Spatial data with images
┌──

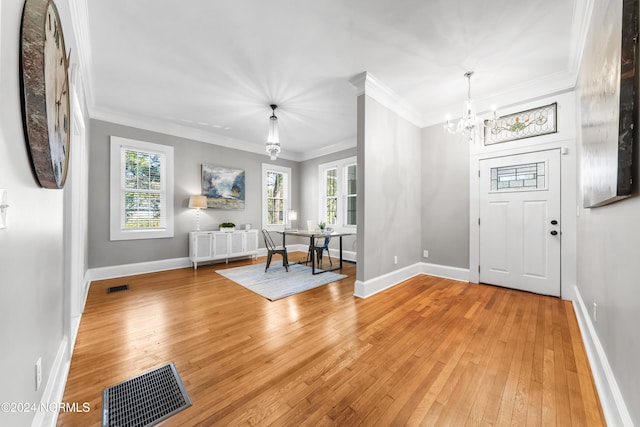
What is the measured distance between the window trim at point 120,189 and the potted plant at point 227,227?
948 mm

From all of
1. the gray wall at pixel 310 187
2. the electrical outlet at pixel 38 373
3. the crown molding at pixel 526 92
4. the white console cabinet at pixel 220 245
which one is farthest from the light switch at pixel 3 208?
the gray wall at pixel 310 187

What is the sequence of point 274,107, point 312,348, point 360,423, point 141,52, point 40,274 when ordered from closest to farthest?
point 40,274 → point 360,423 → point 312,348 → point 141,52 → point 274,107

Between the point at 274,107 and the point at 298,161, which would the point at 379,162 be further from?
the point at 298,161

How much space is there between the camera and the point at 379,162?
350 cm

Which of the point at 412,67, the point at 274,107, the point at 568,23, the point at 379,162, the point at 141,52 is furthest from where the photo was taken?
the point at 274,107

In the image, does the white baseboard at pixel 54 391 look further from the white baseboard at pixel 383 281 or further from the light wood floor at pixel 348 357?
the white baseboard at pixel 383 281

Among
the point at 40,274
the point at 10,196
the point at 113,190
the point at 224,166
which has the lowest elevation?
the point at 40,274

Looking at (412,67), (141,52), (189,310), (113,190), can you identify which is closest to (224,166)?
(113,190)

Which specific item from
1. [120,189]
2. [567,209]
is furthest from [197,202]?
[567,209]

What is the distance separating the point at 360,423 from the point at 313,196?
5.73 metres

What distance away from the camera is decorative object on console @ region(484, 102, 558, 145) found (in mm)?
3279

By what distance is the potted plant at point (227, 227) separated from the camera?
5.32 m

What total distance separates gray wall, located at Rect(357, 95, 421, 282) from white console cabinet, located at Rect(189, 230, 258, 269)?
3.16 meters

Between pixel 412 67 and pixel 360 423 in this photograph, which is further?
pixel 412 67
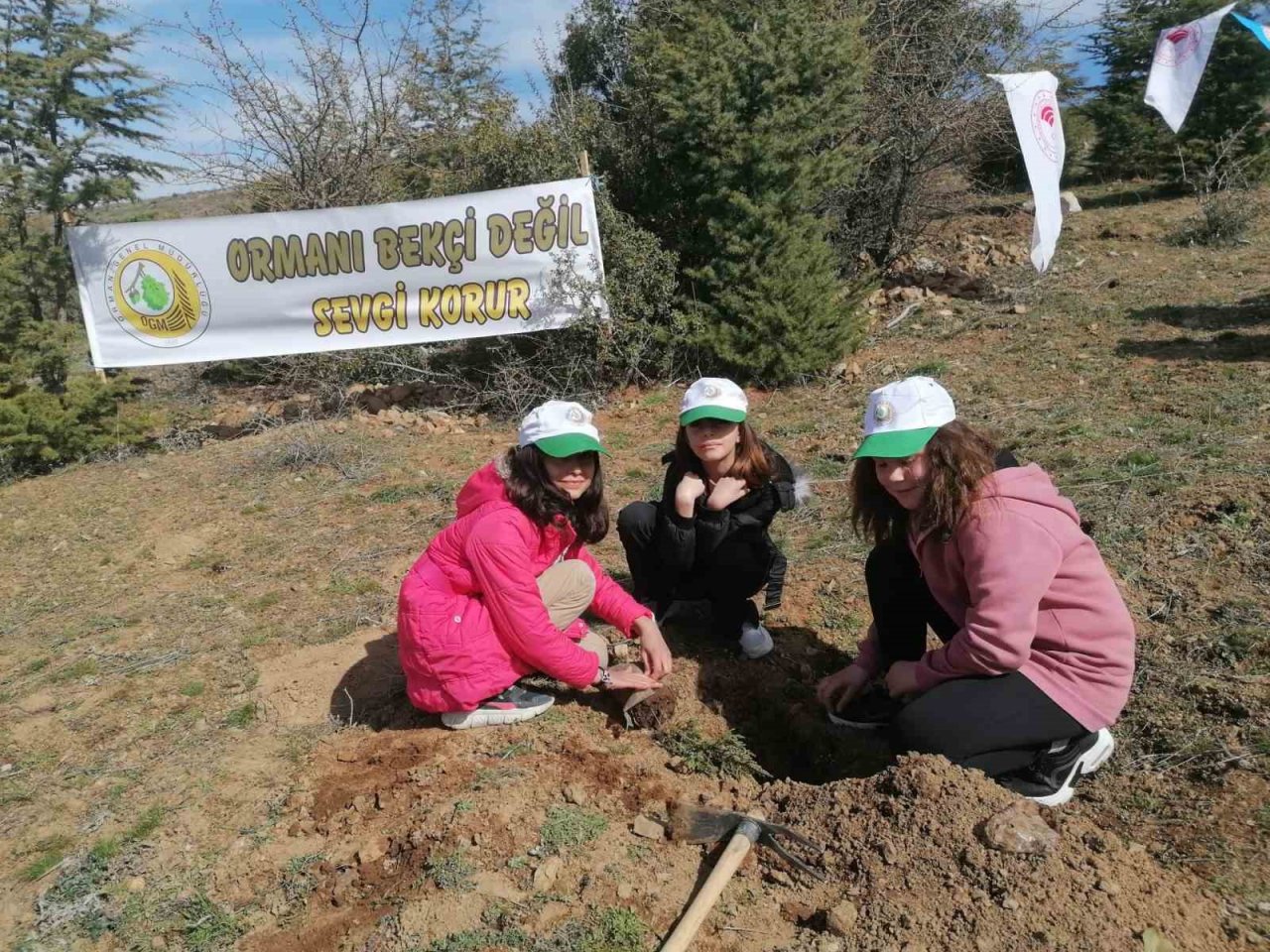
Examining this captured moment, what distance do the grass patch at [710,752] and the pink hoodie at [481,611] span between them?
37 centimetres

└──

DIRECTIONS FOR THIS TASK
Print the lines from the one containing "Examining this captured" through the end of the lines above, unchanged.

FULL SOLUTION
Examining this captured moment, what distance do the grass patch at [710,752] and the pink hoodie at [481,611] span between them?
37 centimetres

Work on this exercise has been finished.